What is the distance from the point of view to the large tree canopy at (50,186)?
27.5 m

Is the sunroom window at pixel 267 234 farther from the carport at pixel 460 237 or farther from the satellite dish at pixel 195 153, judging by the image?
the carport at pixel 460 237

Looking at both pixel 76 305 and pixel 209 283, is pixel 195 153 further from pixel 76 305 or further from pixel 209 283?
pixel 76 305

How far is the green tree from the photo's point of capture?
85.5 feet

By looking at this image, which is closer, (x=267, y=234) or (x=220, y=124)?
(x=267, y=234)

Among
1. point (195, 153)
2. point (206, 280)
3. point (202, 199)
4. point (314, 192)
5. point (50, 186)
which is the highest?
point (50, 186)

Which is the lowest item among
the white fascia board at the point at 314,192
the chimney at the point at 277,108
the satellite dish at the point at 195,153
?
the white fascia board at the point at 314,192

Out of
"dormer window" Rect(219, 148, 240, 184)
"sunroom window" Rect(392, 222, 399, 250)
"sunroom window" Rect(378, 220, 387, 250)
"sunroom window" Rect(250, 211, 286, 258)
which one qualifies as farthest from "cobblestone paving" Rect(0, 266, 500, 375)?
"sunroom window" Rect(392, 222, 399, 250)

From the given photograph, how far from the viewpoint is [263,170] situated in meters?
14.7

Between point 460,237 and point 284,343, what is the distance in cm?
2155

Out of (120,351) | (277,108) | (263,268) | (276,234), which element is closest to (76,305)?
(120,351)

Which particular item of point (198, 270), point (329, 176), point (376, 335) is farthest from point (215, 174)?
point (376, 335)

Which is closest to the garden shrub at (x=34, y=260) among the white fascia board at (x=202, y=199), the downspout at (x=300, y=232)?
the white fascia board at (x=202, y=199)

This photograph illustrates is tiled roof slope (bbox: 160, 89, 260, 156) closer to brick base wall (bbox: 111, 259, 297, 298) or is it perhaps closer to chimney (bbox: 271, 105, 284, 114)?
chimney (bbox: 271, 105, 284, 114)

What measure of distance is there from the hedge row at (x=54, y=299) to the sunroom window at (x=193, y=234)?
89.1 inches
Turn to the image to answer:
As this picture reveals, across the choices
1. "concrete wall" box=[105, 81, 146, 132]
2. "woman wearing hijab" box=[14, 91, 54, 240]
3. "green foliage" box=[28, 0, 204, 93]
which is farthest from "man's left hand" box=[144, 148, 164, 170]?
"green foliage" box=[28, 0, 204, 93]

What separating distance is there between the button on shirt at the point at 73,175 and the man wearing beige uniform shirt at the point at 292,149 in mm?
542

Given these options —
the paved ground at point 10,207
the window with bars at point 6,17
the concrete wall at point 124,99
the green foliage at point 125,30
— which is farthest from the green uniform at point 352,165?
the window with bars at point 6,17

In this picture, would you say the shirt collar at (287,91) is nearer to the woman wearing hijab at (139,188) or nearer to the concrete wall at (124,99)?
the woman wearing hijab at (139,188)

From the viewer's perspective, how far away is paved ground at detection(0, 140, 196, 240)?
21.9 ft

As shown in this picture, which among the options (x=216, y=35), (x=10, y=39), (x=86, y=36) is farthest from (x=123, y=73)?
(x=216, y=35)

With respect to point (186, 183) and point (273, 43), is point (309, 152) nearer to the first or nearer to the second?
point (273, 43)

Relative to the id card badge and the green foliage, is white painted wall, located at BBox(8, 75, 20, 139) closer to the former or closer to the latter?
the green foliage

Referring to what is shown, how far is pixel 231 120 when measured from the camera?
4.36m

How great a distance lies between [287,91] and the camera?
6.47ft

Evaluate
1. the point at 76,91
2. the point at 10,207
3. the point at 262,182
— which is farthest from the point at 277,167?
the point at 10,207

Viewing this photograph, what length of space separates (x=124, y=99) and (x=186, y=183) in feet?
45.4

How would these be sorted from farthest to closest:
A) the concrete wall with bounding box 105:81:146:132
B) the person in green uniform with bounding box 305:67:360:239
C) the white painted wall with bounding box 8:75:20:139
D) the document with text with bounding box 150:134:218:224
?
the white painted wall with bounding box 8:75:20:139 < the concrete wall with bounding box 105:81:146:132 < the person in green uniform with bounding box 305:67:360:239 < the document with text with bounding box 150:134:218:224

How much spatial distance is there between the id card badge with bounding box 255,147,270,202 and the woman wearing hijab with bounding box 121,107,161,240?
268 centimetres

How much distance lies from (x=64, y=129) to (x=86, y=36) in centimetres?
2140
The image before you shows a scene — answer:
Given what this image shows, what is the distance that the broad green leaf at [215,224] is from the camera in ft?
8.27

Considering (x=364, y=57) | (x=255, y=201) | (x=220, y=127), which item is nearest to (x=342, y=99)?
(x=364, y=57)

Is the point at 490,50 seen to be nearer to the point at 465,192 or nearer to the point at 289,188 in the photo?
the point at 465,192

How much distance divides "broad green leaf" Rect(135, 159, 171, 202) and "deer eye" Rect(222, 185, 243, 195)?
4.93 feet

++++++++++

Do this: Quote each line of the rows above that contains the word "closest".

The reply:
Out of (120,351) | (277,108) | (263,268) | (276,234), which element is closest to (76,305)?
Which is closest to the garden shrub at (x=34, y=260) among the white fascia board at (x=202, y=199), the downspout at (x=300, y=232)?
How would these be sorted from farthest to closest:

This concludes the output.